**** DATA FOR PROCESSING ****

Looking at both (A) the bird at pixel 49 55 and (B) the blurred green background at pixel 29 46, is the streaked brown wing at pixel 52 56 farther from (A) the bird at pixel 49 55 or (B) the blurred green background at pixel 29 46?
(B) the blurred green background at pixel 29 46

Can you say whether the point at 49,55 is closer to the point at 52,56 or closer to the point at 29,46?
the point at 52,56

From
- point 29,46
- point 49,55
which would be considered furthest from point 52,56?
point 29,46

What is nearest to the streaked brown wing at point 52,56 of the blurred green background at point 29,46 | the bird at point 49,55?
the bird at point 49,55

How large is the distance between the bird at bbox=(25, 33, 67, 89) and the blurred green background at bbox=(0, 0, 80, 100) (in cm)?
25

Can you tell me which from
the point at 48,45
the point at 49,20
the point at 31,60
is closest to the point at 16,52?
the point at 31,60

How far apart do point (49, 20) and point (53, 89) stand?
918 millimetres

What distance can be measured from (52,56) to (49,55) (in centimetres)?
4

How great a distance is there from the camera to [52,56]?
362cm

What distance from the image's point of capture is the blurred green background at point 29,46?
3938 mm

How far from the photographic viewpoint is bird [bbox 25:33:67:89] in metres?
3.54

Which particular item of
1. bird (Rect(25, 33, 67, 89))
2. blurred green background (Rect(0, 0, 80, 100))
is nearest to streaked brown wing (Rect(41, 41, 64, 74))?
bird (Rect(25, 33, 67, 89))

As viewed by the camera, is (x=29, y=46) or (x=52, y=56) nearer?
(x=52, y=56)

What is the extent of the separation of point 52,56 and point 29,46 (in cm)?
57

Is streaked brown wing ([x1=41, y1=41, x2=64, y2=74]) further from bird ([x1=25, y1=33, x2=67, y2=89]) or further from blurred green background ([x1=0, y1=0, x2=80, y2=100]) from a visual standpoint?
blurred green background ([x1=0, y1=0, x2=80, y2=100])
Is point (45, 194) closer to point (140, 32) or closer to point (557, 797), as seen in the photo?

****

PROBLEM DETAILS:
Reproduce verbatim the lines from the start through the line containing "918 millimetres", with both ends included.

COMPLETE OUTPUT:
Looking at both (A) the bird at pixel 49 55 and (B) the blurred green background at pixel 29 46, is the streaked brown wing at pixel 52 56 farther from (A) the bird at pixel 49 55 or (B) the blurred green background at pixel 29 46?
(B) the blurred green background at pixel 29 46

Can you say whether the point at 49,55 is closer to the point at 52,56 or closer to the point at 29,46?
the point at 52,56

From
- point 29,46
- point 49,55
which would be considered furthest from point 52,56?
point 29,46

What is nearest to the streaked brown wing at point 52,56 of the blurred green background at point 29,46 | the bird at point 49,55?
the bird at point 49,55

How large is the distance between the bird at bbox=(25, 33, 67, 89) and the blurred green background at bbox=(0, 0, 80, 100) (in cm)?
25

Can you tell me which from
the point at 48,45
the point at 49,20
the point at 31,60
is closest to the point at 16,52?
the point at 31,60

How far apart do point (49, 20) and point (53, 89) stand?
918 millimetres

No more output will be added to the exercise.